Brussels (dpa) – What a hitch: the European Union and the pharmaceutical company Astrazeneca are arguing about the corona vaccine at the open stage. EU Commissioner Stella Kyriakides appealed to the company’s moral responsibility while the company protested against allegations.
In the evening, both parties met online again for a crisis discussion. However, the real problem was unsolved: Large quantities of vaccines for Germany and other EU countries are expected to arrive weeks or months later. So the protective kick could be delayed for millions of people.
The dispute began on Friday with the announcement by the British-Swedish manufacturer that following the approval of the vaccine, expected this week, it will deliver far less to the EU than promised. Figures were given by EU politicians: instead of the 80 million vaccine doses expected in the first quarter, only 31 million would come. On Wednesday, an EU representative indicated that the dimension is even greater. A “three digit number” was expected and only a quarter of it was delivered.
The EU commission and the 27 EU countries have been putting the company under pressure for days. The EU has a framework agreement for a total of 400 million vaccine doses from Astrazeneca. In order to raise the money upon approval, the company has been promised € 336 million to increase production. According to the EU reading, it should have produced in stock. Now the EU is asking: where is the vaccine? The company must provide answers and resolve the problem as quickly as possible, not only Kyriakides demanded.
Astrazeneca boss Pascal Soriot actually provided answers in an interview with “Die Welt” – just not to the satisfaction of the EU. Some arguments from Soriot: The EU concluded its treaty later than the UK, where the Astrazeneca funds are already used. In the EU, the vaccine is produced in Belgium and the Netherlands. And there, of all places, the yield in a system is very low. “We don’t do that on purpose!” His team works around the clock to solve the problems.
In addition, Soriot said his company has no contract to supply certain quantities. Rather, they have only promised a “best effort”, that is, an effort in the best sense of the word. The manager predicted that the problem could be resolved within two to three months.
And on the specific quantities: “As soon as we get approval in the coming days, we will deliver three million cans. And then more every week until we hit 17 million. They are distributed according to population size, for Germany about three million in a month. “That’s” not bad at all. “Overall, the EU is treated fairly.
All this, in turn, was outrage on the part of the EU. There is a contract with fixed quarterly delivery schedules, and “best effort” does not mean that there is no obligation, argued health commissioner Kyriakides. According to information from the EU, four plants are specifically mentioned in the contract, two of which are in Great Britain. These should also be used for the EU order, ergo vaccine from Britain to the continent.
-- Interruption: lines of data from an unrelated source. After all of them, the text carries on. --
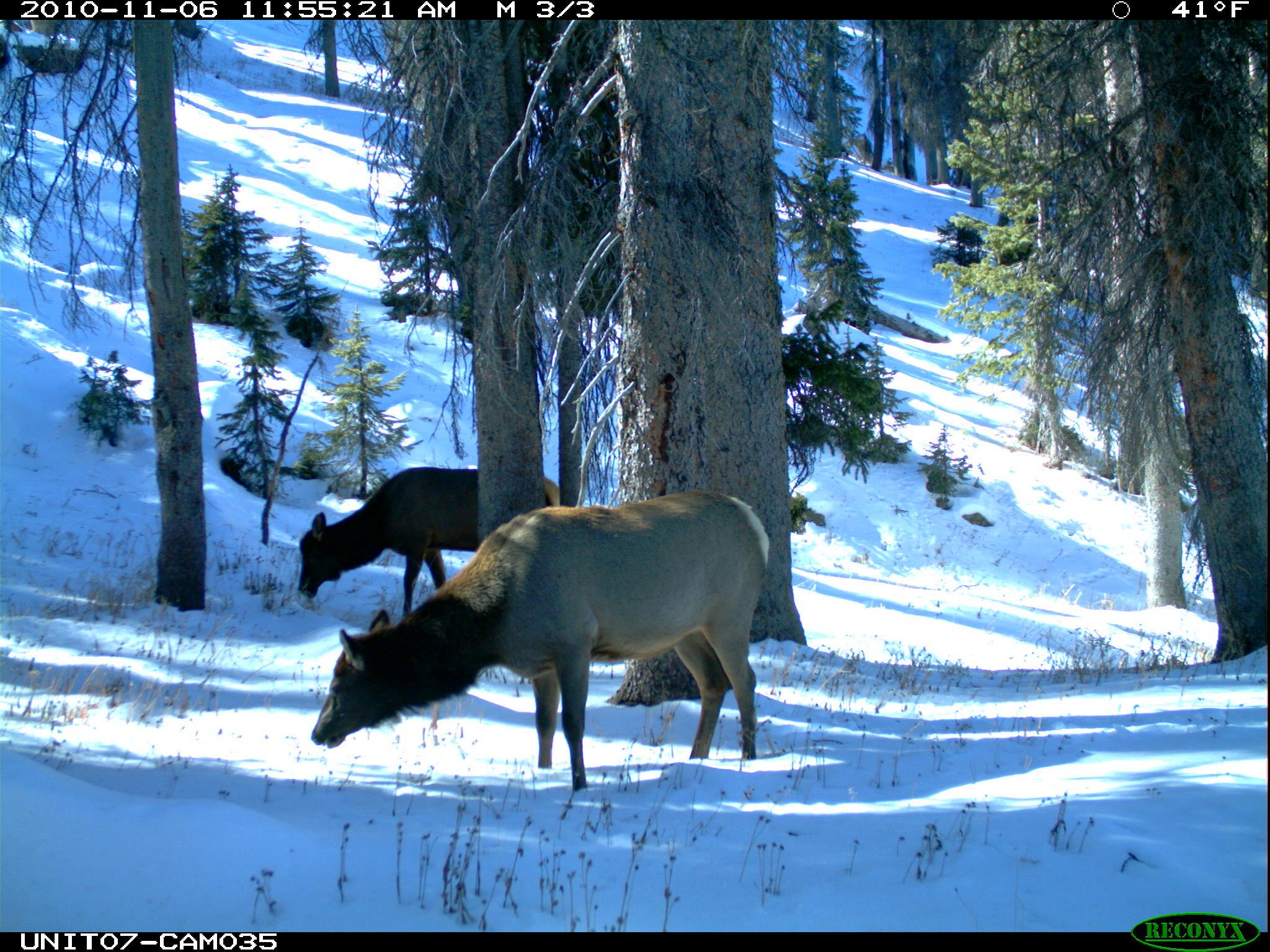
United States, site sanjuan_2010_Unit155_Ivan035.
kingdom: Animalia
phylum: Chordata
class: Mammalia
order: Artiodactyla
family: Cervidae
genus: Cervus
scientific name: Cervus elaphus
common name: red deer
Cervus elaphus (red deer).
The fact that the EU concluded its treaty later does not matter either. “We reject the ‘first come, first served’ logic,” said Kyriakides. “That may apply to the Metzer around the corner, but not to contracts.”
British Prime Minister Boris Johnson does not want to get involved in this debate. It is a matter between the EU and Astrazeneca, Johnson said Wednesday evening in London, adding, “We are very confident in our stocks and our contracts.”
So much for the controversial dispute. There was temporarily extra back and forth about attending the evening crisis meeting. According to the committee, Astrazeneca initially canceled it by e-mail, but then agreed. Astrazeneca should “restore confidence,” Kyriakides warned.
The European Commission itself is under fire because vaccines are scarce in the EU and far fewer people have been vaccinated than in Great Britain or Israel, for example. This is partly because the funds in the EU need to get market approval rather than just emergency approval – and that takes longer. So the vaccination campaign started later.
The SPD in the Bundestag again called for more speed with the mass vaccinations and more vaccines. However, in Brussels there is no answer as to how this should work given the production bottlenecks.
Biontech / Pfizer and Moderna vaccines are currently approved in the EU. Biontech / Pfizer meanwhile also had production problems, but only for a short time. Astrazeneca would be the third manufacturer with EU approval. The large quantities ordered are to kick-start the vaccination campaign. But there are also question marks whether the vaccine will be released for the elderly. Experts from the EU drug agency EMA want to respond on Friday.